Nippon Thermostat wants to hire 30 more well-paid workers at its Putnam County plant -- but it laments that nine-tenths of local job applicants can't solve simple math questions on screening exams.
The annual Kids Count report says three-fourths of West Virginia students fail to reach national proficiency standards in math and reading. The Mountain State sank to 47th among the 50 states, with learning levels equaling those in Bulgaria.
Depressingly, state officials warned that every West Virginia school could be labeled a "failing school" by 2014 under rules of the federal No Child Left Behind program.
Taylor County Circuit Judge Alan Moats told legislators last week that one-fourth of Mountain State students quit high school, and truancy is rampant. "Dropouts can't get jobs. So when they quit school, they're going to get in trouble," he testified.

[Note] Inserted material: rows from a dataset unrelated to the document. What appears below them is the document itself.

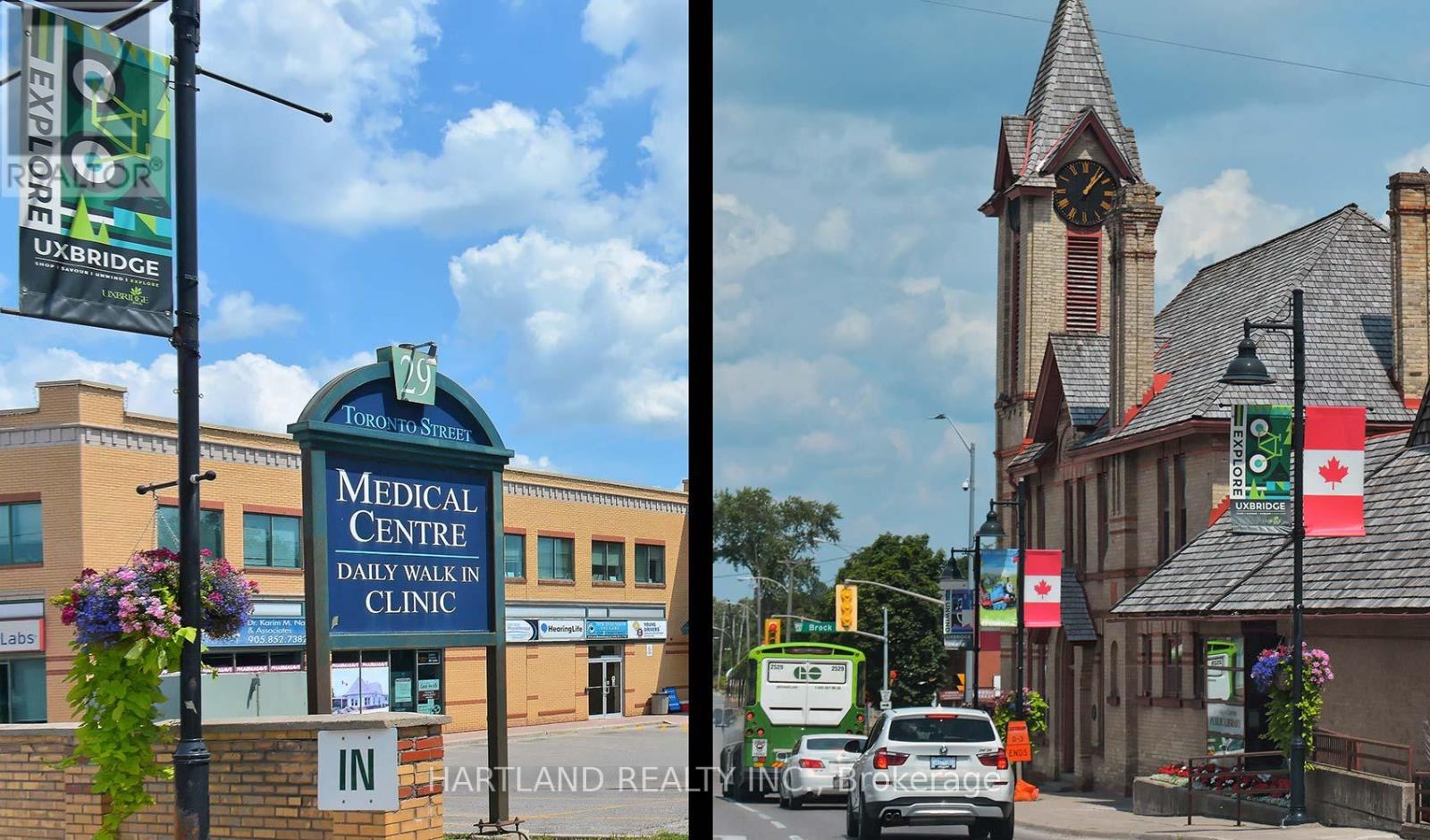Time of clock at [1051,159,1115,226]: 1:07
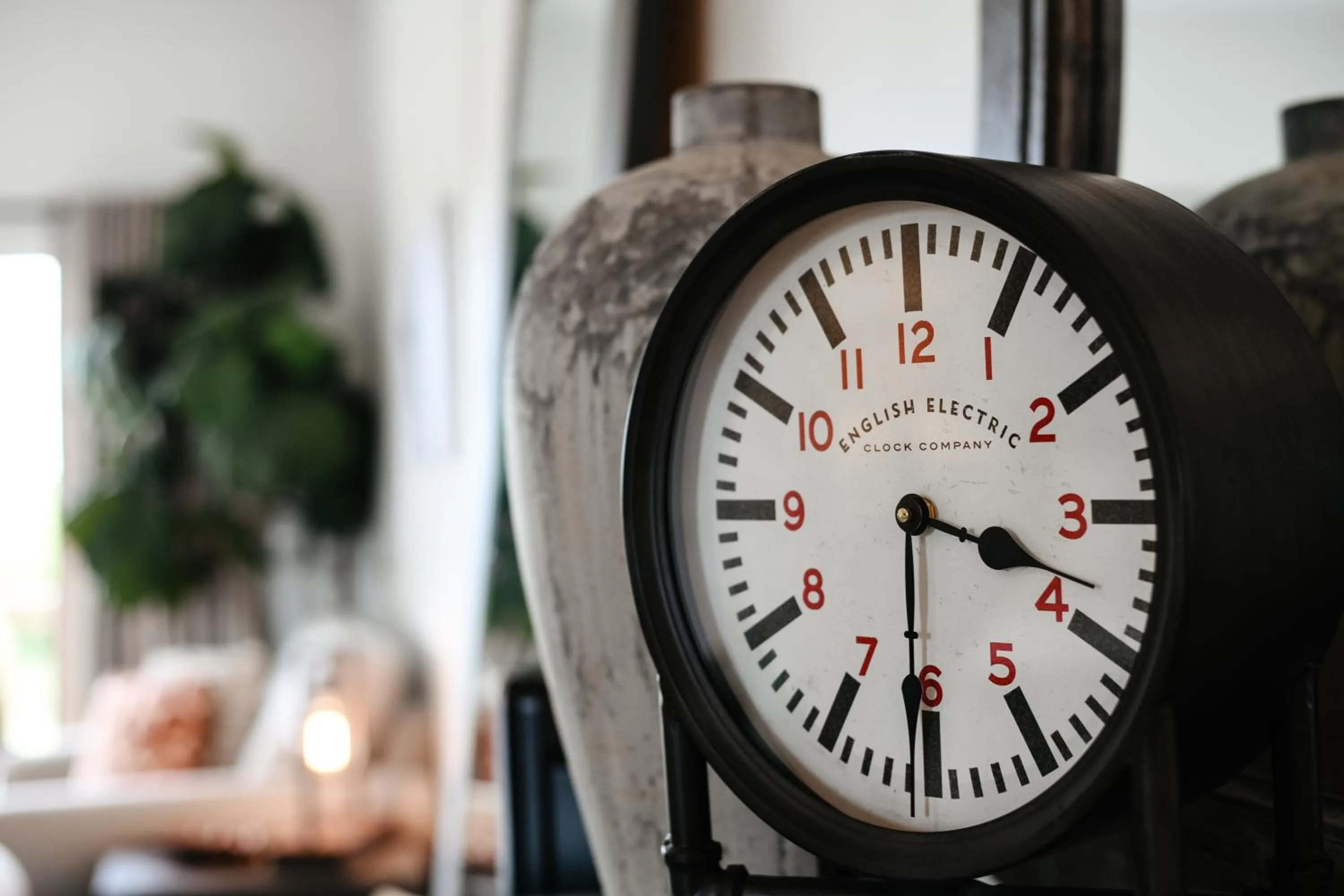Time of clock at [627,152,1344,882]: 3:30
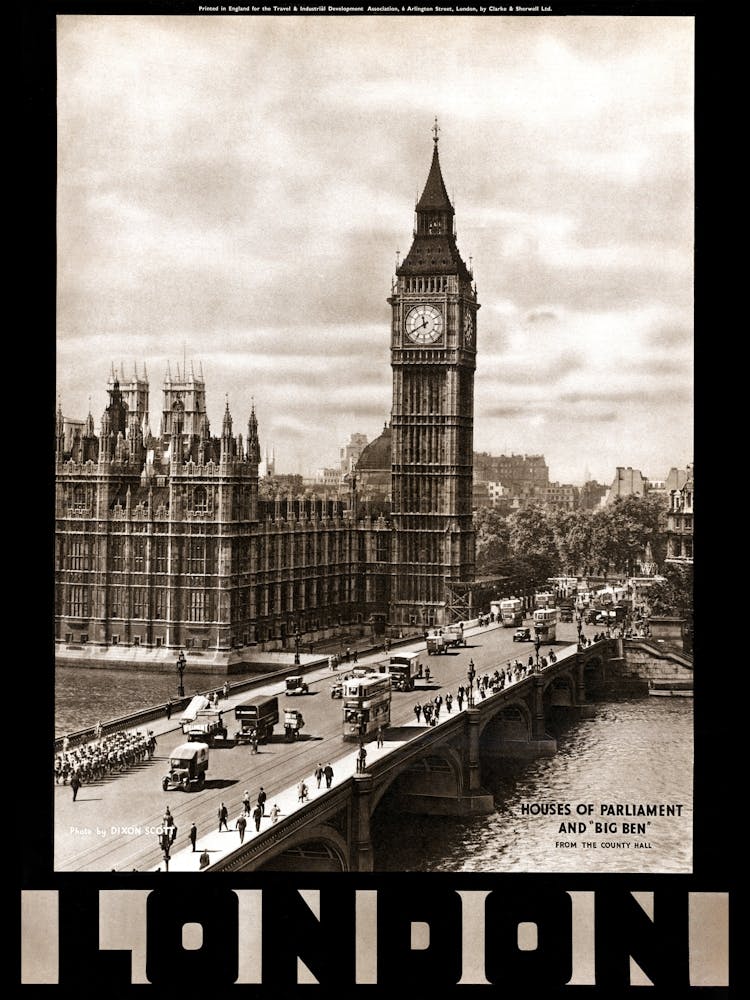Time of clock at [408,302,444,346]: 11:39
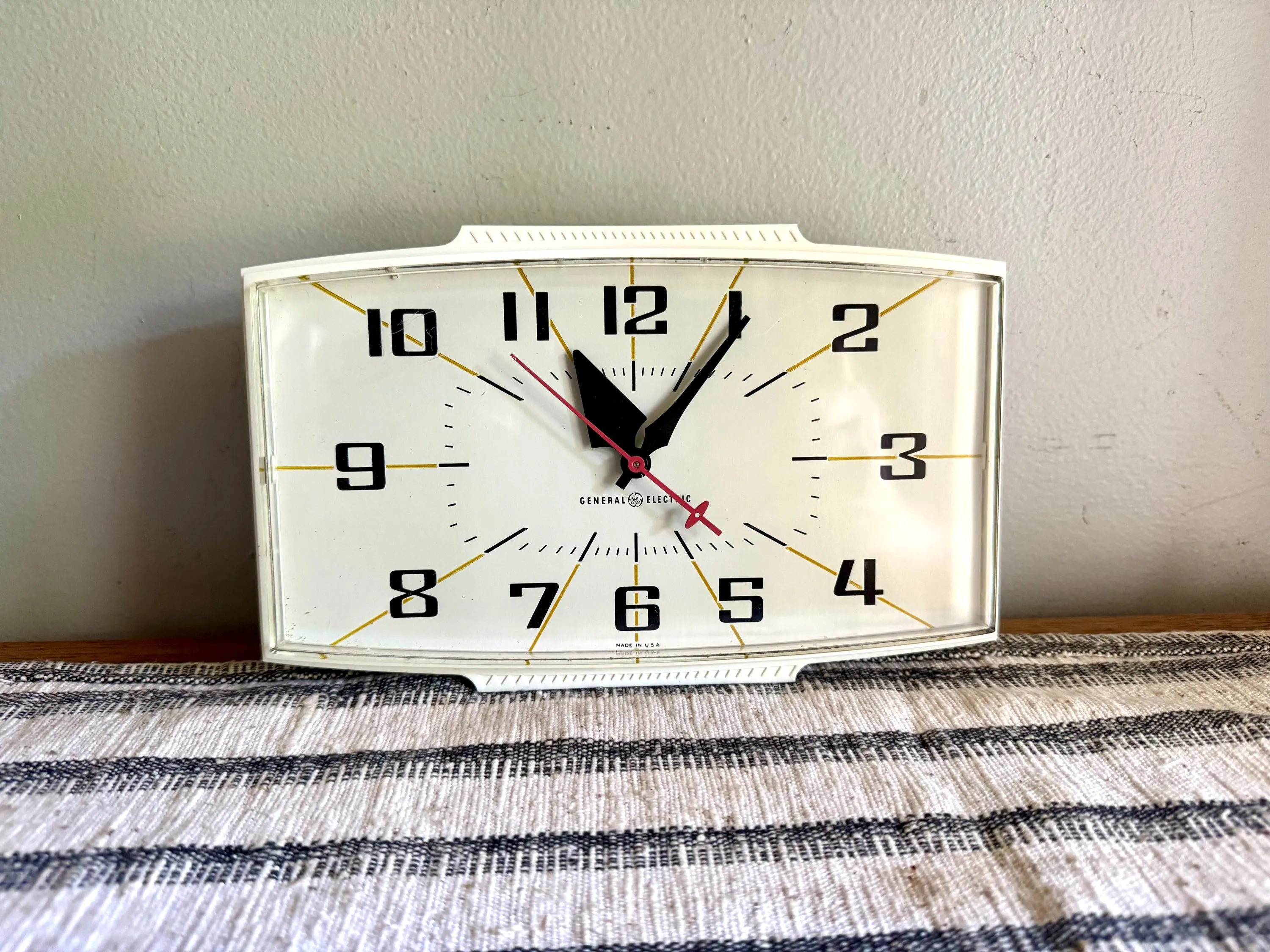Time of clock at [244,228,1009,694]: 11:05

The judge is right. What he and others discovered when they set out to deal with truancy more effectively in their courtrooms, is that missing school does not begin in the upper grades when students are old enough to come and go on their own. Missing school starts much earlier, all the way back in kindergarten. Chronic school absence is a symptom, just like a cough or fever. It happens in families who are coping with too many challenges -- unemployment, illness, domestic violence, untreated mental health problems or addiction, for example. When families get help to solve these problems, children's school attendance improves. When children attend regularly, grades, test scores and behavior improve.
Worldwide, mountain regions tend to lag behind urban zones in education. West Virginia has America's lowest rate of college graduates. But in this new high-tech Information Age, when success hinges increasingly on knowledge, surely West Virginia can find ways to improve its pathetic learning levels.
The first step, for elected leaders who want to make a difference in education: help families remove the obstacles that interfere with children going to school and seizing the opportunities provided to them.